Please rewrite the records below, substituting "pink muzzle" for every "pink nose" and changing nothing else. Leave the pictures out of your answer.
-- start of Stored data --
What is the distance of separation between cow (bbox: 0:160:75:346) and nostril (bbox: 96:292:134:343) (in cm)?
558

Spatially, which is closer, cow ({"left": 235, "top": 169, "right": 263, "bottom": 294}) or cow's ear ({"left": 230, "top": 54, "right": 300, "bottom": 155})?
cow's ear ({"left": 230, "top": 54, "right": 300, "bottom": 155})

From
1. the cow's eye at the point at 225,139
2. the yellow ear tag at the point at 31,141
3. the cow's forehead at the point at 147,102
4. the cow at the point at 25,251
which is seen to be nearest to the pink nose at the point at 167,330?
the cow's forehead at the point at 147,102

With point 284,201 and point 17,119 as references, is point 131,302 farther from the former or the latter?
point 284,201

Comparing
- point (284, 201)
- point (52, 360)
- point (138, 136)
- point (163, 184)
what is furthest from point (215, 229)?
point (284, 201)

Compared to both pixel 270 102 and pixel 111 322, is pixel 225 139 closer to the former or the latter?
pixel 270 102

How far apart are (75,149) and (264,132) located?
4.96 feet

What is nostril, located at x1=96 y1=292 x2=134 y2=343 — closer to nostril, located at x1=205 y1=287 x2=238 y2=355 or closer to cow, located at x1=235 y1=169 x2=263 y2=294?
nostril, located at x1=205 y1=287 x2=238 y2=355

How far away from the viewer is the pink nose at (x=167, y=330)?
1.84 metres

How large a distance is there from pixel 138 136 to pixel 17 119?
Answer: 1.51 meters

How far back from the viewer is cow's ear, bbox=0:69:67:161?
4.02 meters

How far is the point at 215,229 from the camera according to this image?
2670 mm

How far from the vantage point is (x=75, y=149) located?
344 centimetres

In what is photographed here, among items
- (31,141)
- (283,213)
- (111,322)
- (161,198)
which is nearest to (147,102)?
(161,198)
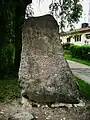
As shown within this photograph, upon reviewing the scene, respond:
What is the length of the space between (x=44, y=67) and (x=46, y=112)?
1.17 meters

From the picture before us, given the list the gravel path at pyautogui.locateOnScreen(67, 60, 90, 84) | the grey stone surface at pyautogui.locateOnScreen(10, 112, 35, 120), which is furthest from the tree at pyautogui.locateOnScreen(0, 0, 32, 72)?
-- end of Stored data --
Output:
What is the distance of separation between cow (bbox: 0:160:75:346) and nostril (bbox: 96:292:134:343) (in cm)?
558

Spatially, which is closer, cow ({"left": 235, "top": 169, "right": 263, "bottom": 294}) or cow's ear ({"left": 230, "top": 54, "right": 300, "bottom": 155})?
cow's ear ({"left": 230, "top": 54, "right": 300, "bottom": 155})

From
1. the cow's eye at the point at 225,139
2. the yellow ear tag at the point at 31,141
3. the cow's forehead at the point at 147,102
4. the cow at the point at 25,251
which is seen to be nearest to the pink muzzle at the point at 167,330?
the cow's forehead at the point at 147,102

With point 284,201 and point 17,119 as references, is point 131,302 farther from the former or the latter?
point 284,201

Comparing
- point (284, 201)
- point (52, 360)
- point (138, 136)
- point (163, 184)
what is furthest from point (215, 229)?
point (284, 201)

Compared to both pixel 270 102 and pixel 111 322, is pixel 225 139 closer to the former or the latter?
pixel 270 102

How far apart are (75,149) and (264,132) located?
4.96 feet

What is nostril, located at x1=96 y1=292 x2=134 y2=343 — closer to nostril, located at x1=205 y1=287 x2=238 y2=355 or closer to cow, located at x1=235 y1=169 x2=263 y2=294?
nostril, located at x1=205 y1=287 x2=238 y2=355

How far away from the viewer is the pink muzzle at (x=167, y=330)?
1.84 metres

How large a distance is there from pixel 138 136 to pixel 17 119?
Answer: 1.51 meters

How far back from the viewer is cow's ear, bbox=0:69:67:161?
4.02 meters

How far is the point at 215,229 from the camera according to this image?
2670 mm

How far from the vantage point is (x=75, y=149) located?
344 centimetres

In what is photographed here, among items
- (31,141)
- (283,213)
- (111,322)
- (161,198)
which is nearest to (147,102)?
(161,198)
As shown within this photograph, upon reviewing the scene, respond:
What is the length of the space between (x=44, y=67) and (x=46, y=112)?
1.17 meters

From the picture before us, given the list the gravel path at pyautogui.locateOnScreen(67, 60, 90, 84) | the grey stone surface at pyautogui.locateOnScreen(10, 112, 35, 120), which is furthest from the tree at pyautogui.locateOnScreen(0, 0, 32, 72)?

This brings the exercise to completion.